On their behalf, the state Attorney General asked the state Supreme Court on Monday to give the Legislature more time to complete their work on education before the justices meted out contempt of court sanctions if it fails to deliver a plan to fully fund education, a finding that stems from the court’s ruling in the 2012 McCleary case. A brief filed by the state said it would update the court about the agreement the Legislature reaches at the conclusion of the current 30-day special session.
But state Schools Superintendent Randy Dorn isn’t certain the court will be satisfied by the Legislature’s progress even with a budget agreement, The Olympia reported Monday.
The House and Senate have agreed generally on the funding for school materials and supplies, all-day kindergarten and a reduction in class sizes to 17 students for kindergarten to third-grade by the 2017-18 school year. And lawmakers can point to three proposals to show how it might reform school levies so that the state takes responsibility for paying teachers.
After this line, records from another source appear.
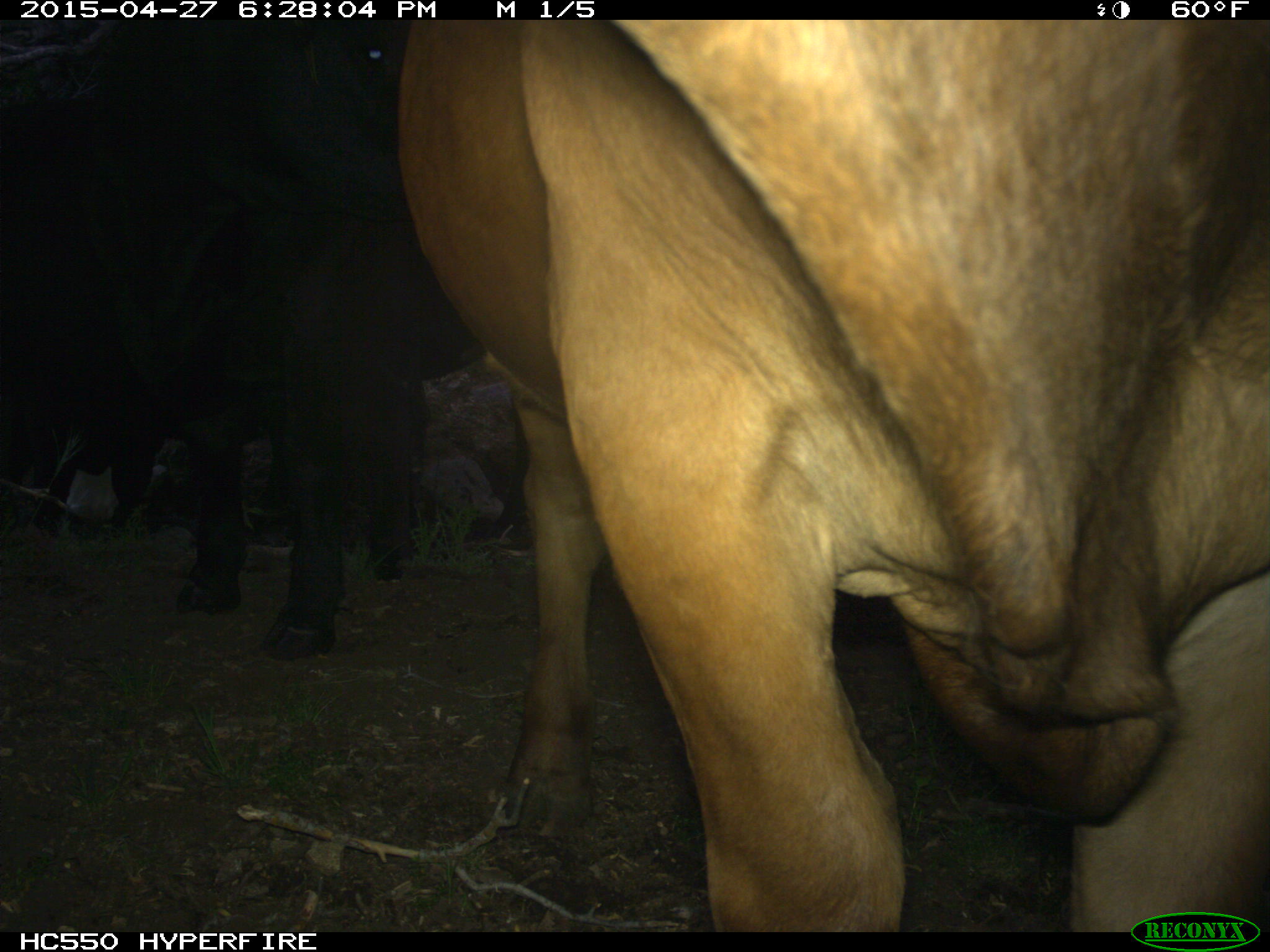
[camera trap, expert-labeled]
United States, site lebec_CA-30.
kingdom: Animalia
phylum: Chordata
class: Mammalia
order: Artiodactyla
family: Bovidae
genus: Bos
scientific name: Bos taurus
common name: domestic cow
Even with that, Dorn said, “we are no closer to full state funding of our schools now than we were six months ago.”
Of course the Supreme Court will hang fire for another 30 days. It showed patience last year when it found the state and its lawmakers in contempt of court but suspended any sanctions until after this year’s legislative session.
But the Supreme Court ought to hold the Legislature to a high standard. Showing progress to the court should require lawmakers to demonstrate a significant understanding as to what full funding will cost, not just for the next biennium but for years ahead; how that revenue can be secured; what levy reforms might look like; and how the state will work with teachers unions to shift bargaining for their pay and benefits to a state level.
Paired with the Supreme Court’s threat of penalties, maybe what is needed is an enticement. And the state’s Legislative Ethics Board hit on a possibility last week.
The ethics board, which includes four lawmakers, four citizens and a judge, determined last week that legislators will be allowed to accept free admission to the upcoming U.S. Open golf tournament to be played at Chambers Bay in University Place, even though the $110 ticket exceeds the $50 gift limit lawmakers are allowed to accept. The ethics board will permit the exception if lawmakers make their visit official business by touring the golf course with Pierce County officials for two to three hours prior to the start of play. It’s not unlike the deal some of us make for a free weekend’s stay if we agree to listen to a three-hour pitch for a time-share condominium.
There’s one hitch, however; lawmakers will have to finish their work before tee-time on June 15.